On 14-mei-2005, at 16:58, marcelo bagnulo braun wrote:

The thing is, that you need some kind of semi-reliable communication to accomplish all of this, and to do the negotiation too. (In the case of the reasability testing, it would be useful if the receiver of a probe would have a semi-reliable way of telling the sender that the probe was received.) There is also some circularity: you need connectivity to negotiate locators, but you need to know the locators already to discover connectivity.

Well, i was thinking in retrying a couple of times, just to keep it simple. I don't know yet if this would provide all that we need though

Even with the minimum number of locators (2 on one side, 1 on the other), there are two paths in each direction, making for four possibilities for two-way communication. We really need to be smart here rather than simple in order to get results fast...

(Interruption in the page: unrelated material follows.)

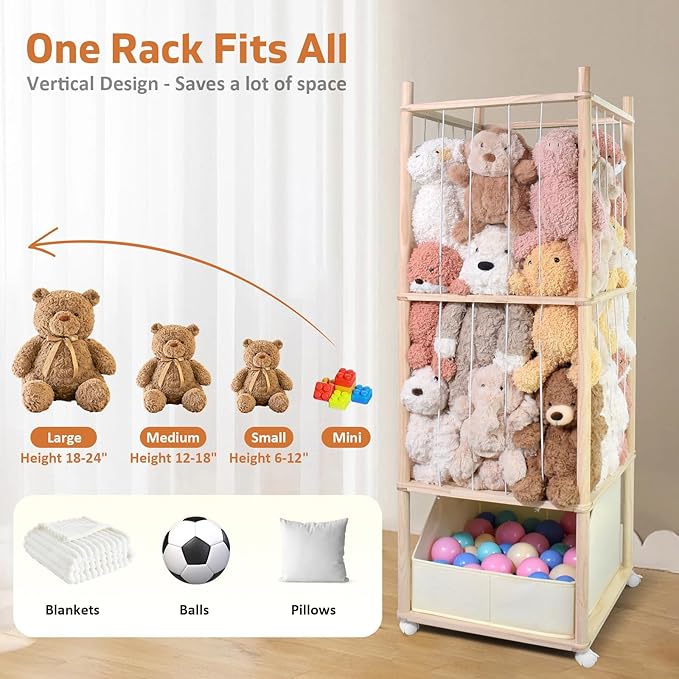 Stuffed Animal Storage with Tiny Toys Tray, Wood Stuffed Animal Zoo Storage with Brake Wheels, Space-Saving Plushie Playhouse for Nursery, Playroom, Kids Bedroom- Easy Assembly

I'm thinking we could come up with a kind of "UDP on steroids" that similarly to SCTP works over multiple addresses. Such a semi- reliable multi-address datagram protocol would be very useful for the negotiations and similar exchanges, and it would supply reachability information as sort of a by-product.

this sounds quite more complex that what i was thinking about... (maybe it only sounds complex though :-)

You haven't even heard about all the heuristics and optimizations I want to implement. :-) But apart from that, the way I see it, we need this functionality one way or another. Splitting it off and making a separate protocol for it will actually make things less complex.


:-)
Context state AND path failure AND unidirectional connectivity.... this seems amusing enough

Since the situations where context state doesn't exist (= before the start of a session) and unidirectional reachability (caused by ingress filtering) will be very common, we really need to cover this case.

I guess this depends on what solution for ingress filtering compatibility is available i guess

I'm not very hopeful in this area: I think we'll have to make do with source address based routing for smaller networks and ingress filtering exceptions for larger networks, and possibly make only one set of addresses available for non-shim hosts.


Alternatively, we could look into creating a protocol that allows users to signal their address blocks to an ISP so the ISP can automatically open up ingress filtering. But I'm sure many ISPs won't do this for home user-grade service as a means to push multihomers towards more expensive services.